Crawls all valid pages for a given domain. Iteration is carried out via GraphQL
This demo project is a web crawler that, when given a domain name, will follow all href links recursively until it builds a list of all URI paths. All interaction is done via GraphQL and there is no UI.
You submit a domain using a mutation, view progress using a subscription and view all collected paths with a query. GraphQL Playground is provided.
TypeORM is configured to use SQLite as the default database so results will be stored in a file in the same directory.

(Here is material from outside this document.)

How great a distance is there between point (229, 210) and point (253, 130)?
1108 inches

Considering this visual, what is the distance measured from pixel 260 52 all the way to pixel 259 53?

You can browse and query the database with common tools such as DBeaver.
Once the repository is cloned, install package dependencies with Yarn:
yarn
Start the server:
yarn start
Go to http://localhost:4000 to access the GraphQL Playground.
Add your domain name as a mutation to begin crawl immediately (note that you will need to pick a domain yourself as example.com blocks this kind of traffic):
mutation {
addDomain(name: "example.com") {
name
}
}
Watch for updates as paths are being fetched (not presently notifying correctly):
subscription {
normalSubscription {
id
message
date
}
}
Once crawling is complete, get the list of URI paths with this query:
query {
getPaths(name: "example.com") {
uri
}
}
If a href URL results in a redirect (301 or 302) should we add the new Path and mark the old one as not valid?
We can be more robust around HTTP/HTTPS, i.e. have a fallback and take note of preference per site.
It would be good to know when all sublinks have been exhausted rather than having to monitor.